Stated goal:
Please copy the items below word for word, from their first line through the line with "11350 millimetres", including that line.

Stored records:
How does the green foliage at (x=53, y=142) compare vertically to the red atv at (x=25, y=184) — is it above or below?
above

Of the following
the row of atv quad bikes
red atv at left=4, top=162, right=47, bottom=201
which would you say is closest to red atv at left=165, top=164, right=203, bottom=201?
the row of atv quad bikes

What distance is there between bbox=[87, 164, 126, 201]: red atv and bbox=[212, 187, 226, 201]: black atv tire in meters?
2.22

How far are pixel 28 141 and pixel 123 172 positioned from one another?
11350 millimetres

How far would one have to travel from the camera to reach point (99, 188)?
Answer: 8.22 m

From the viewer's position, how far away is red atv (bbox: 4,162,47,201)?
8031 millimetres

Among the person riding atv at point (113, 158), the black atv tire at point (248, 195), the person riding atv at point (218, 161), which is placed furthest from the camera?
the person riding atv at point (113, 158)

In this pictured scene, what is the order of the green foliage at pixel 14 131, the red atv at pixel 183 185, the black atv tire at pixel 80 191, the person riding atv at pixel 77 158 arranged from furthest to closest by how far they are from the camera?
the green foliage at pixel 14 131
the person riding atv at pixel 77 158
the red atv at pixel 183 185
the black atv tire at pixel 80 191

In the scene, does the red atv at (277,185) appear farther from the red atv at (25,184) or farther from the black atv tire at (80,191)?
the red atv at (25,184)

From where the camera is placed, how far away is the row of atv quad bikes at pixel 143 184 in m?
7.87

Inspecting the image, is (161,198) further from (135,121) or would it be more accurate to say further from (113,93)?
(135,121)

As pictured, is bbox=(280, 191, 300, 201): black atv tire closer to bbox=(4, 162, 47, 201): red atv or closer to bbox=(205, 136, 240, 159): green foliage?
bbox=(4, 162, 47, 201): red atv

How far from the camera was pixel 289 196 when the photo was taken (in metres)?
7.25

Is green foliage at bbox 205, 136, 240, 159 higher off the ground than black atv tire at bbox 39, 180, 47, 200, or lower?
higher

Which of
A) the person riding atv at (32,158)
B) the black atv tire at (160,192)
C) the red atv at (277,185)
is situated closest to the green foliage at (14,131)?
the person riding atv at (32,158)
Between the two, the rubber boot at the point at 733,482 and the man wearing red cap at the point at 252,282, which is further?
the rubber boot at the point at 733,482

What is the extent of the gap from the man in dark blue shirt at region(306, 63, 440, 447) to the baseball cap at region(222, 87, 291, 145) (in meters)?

Answer in full:
How does the green foliage at (x=53, y=142) compare vertically to the red atv at (x=25, y=184) — is it above or below?
above

Of the following
the row of atv quad bikes
red atv at left=4, top=162, right=47, bottom=201
which would you say is closest to red atv at left=165, top=164, right=203, bottom=201?
the row of atv quad bikes

What distance is there between bbox=[87, 164, 126, 201]: red atv and bbox=[212, 187, 226, 201]: black atv tire in meters?
2.22

How far are pixel 28 141 and pixel 123 172 positioned from one another?
11350 millimetres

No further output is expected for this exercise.